Although you can learn yoga from books and videos, beginners usually find it helpful to learn with an instructor. Classes also offer camaraderie and friendship, which are also important to overall well-being.

When you find a class that sounds interesting, talk with the instructor so that you know what to expect. Questions to ask include:

  • What are the instructor’s qualifications? Where did he or she train and how long has he or she been teaching?
  • Does the instructor have experience working with students with your needs or health concerns? If you have a sore knee or an aching shoulder, can the instructor help you find poses that won’t aggravate your condition?
  • How demanding is the class? Is it suitable for beginners? Will it be easy enough to follow along if it’s your first time?
  • What can you expect from the class? Is it aimed at your needs, such as stress management or relaxation, or is it geared toward people who want to reap other benefits?

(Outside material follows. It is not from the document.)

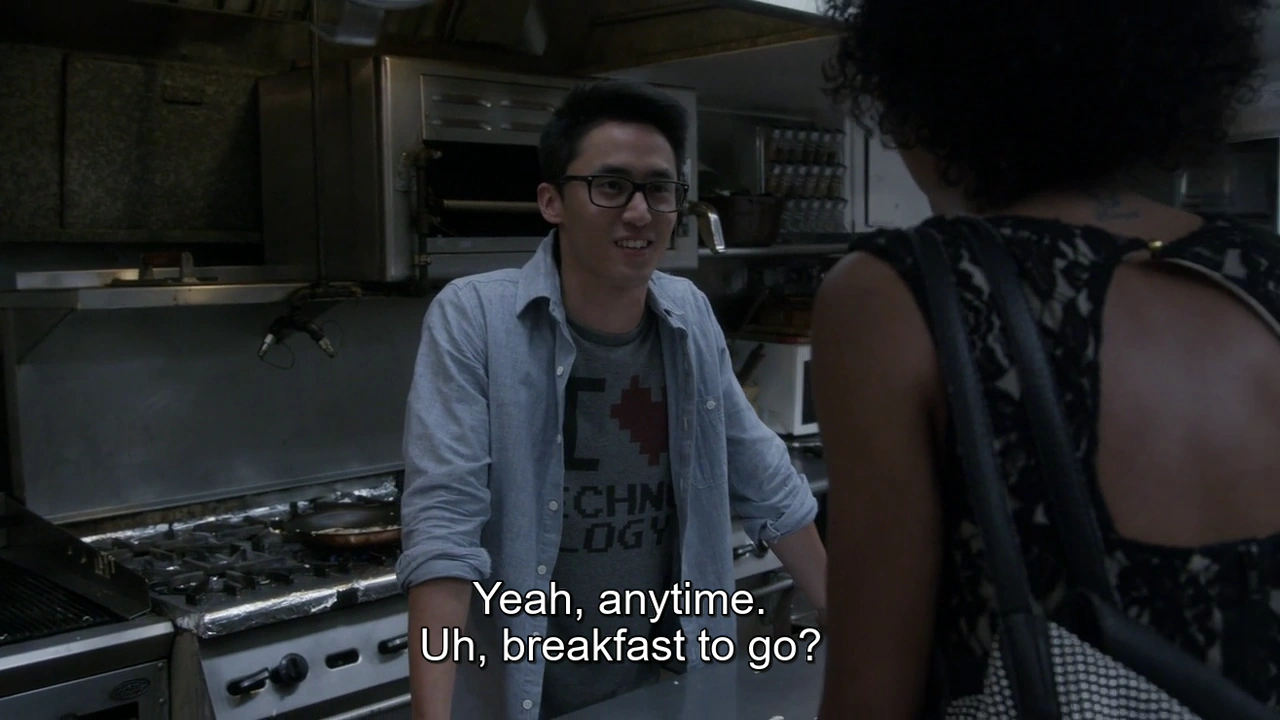 Fortune Cookie screenshot 5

Achieving the right balance

Every person has a different body with different abilities. You may need to modify yoga postures based on your individual abilities. Your instructor may be able to suggest modified poses. Choosing an instructor who is experienced and who understands your needs is important to safely and effectively practice yoga.

Regardless of which type of yoga you practice, you don’t have to do every pose. If a pose is uncomfortable or you can’t hold it as long as the instructor requests, don’t do it. Good instructors will understand and encourage you to explore — but not exceed — your personal limits.